Wednesday, January 20, 2010

My Bloody Valentine - Loveless

There are two kinds of people out there – those who love My Bloody Valentine and those who hate My Bloody Valentine. And no, I’m not talking about the gore-infested 3D motion picture, but instead of the very foundation of shoegaze rock as we know it today

After sitting as one of the headliners at last summer’s All Points West festival in Liberty State Park, they seem to be making a small comeback to the current music scene. Although many may not particularly like the kind of noise MBV puts off, the band’s 1991 release Loveless is hailed as being one of the greatest albums of all time.

The record’s cover is truly a testament to what the band is all about. The different hues of magenta and purple blend together like a smudge painting, vaguely creating the shape of a guitar neck and body. It’s almost like someone set the camera shutter WAY low and let Kevin Shields (guitar, vocals) himself strum away under the stage lights, leaving only the blurred trails documented.

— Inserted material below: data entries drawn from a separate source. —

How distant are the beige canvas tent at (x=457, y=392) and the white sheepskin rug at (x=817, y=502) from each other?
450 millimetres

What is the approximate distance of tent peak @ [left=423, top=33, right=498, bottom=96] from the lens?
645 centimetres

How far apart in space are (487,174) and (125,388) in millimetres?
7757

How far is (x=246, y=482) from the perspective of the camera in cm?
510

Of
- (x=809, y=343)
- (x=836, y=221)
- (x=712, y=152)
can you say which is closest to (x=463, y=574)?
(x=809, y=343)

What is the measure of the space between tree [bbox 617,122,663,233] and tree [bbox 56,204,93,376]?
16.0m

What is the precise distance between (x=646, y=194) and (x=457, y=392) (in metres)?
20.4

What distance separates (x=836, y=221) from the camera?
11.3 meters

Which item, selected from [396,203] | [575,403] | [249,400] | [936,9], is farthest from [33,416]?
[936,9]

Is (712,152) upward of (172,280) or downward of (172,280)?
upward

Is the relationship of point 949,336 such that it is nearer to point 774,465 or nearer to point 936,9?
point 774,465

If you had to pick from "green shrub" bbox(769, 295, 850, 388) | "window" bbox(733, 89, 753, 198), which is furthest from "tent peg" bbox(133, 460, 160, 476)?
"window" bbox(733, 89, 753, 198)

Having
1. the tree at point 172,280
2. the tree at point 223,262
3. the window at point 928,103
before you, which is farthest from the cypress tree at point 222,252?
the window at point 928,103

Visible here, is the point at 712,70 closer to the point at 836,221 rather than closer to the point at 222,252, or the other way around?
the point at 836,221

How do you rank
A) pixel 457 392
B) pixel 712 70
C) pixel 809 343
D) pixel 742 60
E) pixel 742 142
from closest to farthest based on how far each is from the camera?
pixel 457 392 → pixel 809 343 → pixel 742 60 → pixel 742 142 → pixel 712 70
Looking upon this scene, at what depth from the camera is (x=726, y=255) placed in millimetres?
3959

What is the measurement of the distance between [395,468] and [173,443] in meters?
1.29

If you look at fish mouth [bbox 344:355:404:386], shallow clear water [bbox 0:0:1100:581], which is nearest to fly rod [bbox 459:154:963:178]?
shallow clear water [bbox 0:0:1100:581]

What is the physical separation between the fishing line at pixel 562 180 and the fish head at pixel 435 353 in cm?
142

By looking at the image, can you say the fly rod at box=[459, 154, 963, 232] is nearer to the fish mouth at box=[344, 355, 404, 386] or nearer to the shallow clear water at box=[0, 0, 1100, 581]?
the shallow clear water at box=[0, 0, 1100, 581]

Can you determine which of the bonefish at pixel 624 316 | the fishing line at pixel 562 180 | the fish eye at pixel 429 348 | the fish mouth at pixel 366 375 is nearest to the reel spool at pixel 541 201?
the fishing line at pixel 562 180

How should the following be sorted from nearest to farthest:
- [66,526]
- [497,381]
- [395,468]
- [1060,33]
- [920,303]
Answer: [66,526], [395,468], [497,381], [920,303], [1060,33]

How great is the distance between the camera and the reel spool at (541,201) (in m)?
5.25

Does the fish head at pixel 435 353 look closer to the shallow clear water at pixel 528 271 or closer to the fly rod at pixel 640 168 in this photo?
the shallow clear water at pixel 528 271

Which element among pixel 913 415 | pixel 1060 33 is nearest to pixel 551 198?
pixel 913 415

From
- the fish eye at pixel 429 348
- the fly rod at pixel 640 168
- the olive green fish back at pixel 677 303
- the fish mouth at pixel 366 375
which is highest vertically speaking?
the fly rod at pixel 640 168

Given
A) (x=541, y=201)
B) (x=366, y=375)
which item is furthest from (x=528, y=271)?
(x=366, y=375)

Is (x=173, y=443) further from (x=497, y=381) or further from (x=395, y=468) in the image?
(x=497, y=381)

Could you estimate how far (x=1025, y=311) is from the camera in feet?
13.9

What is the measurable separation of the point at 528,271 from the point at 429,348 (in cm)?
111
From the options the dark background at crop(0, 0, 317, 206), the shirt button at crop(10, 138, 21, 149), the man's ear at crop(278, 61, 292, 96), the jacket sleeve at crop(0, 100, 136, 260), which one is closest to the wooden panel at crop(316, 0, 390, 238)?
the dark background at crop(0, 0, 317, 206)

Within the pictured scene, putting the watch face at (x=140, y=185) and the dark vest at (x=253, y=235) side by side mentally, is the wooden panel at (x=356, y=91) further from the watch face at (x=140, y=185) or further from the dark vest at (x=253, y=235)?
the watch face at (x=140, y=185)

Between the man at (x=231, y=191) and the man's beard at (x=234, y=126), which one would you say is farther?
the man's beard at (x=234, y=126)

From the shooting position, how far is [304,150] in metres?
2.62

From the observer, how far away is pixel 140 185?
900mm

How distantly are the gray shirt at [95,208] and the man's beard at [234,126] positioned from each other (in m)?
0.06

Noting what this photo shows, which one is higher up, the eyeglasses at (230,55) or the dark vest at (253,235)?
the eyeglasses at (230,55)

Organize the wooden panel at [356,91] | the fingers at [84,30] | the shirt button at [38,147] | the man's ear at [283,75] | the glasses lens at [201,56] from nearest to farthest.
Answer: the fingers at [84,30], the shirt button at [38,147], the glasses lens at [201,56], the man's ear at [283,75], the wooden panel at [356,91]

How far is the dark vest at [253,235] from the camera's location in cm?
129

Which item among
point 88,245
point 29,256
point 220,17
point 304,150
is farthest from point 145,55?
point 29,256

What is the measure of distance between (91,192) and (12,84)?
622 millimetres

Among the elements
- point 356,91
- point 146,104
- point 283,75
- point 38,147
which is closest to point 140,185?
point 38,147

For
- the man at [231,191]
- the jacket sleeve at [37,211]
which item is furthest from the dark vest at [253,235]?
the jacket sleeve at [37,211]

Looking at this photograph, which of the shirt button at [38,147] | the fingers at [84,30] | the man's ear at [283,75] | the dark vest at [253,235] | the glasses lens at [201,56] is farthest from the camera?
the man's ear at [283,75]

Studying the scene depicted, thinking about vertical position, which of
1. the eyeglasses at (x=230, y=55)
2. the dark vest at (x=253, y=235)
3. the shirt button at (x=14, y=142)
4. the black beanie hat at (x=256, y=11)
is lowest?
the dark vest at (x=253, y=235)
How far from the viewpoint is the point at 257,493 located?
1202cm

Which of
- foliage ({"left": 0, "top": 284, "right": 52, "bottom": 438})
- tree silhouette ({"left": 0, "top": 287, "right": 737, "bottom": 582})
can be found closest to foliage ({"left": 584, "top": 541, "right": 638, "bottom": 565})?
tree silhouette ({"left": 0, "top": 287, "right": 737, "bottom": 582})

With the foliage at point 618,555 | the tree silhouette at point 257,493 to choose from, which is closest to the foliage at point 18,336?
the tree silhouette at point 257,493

And that same concept really parallels their music as well. The vocals are so buried by guitar loops and muffled drums that it’s almost impossible to make out what Shields is singing half the time. But that kind of openness to interpretation is what has made Loveless such a big source of inspiration to bands like Radiohead and Guided by Voices. Their consistent choice of low-fi, blurred images has made their own mark of inspiration as well.

I sense a bit of irony, too, when I look at the cover. The album is called “Loveless,” but its basic make up and overall tone seems to me anything but. Everything we’re told of love is blurry, confusing and blissful. When you think of that feeling and what it means, you think of pink and red and those sorts of hues. The juxtaposition of placing an album name like Loveless onto an image that, in the common sense, would seem to be a visual representation of what we know love as, is humorous and very interesting.

Even listening to the record, while there may be a sense of apathy and emptiness, you can’t help but feel a taste of utopia. Everything sounds so natural, free and, well, beautiful. Isn’t that what love is? Ongoing, blind ecstasy of unending limits, predictions or rules? Loveless puts all those rules into debate by just simply naming the album.

It’s just another layer My Bloody Valentine has placed under their spellbinding music. Like the cover itself, the album is soft, blended and smooth. This album is no naked baby under water or a nurse holding a syringe. It’s nothing more than a series of blurred lines, questions and speculations. And that’s when there really is no limit at all.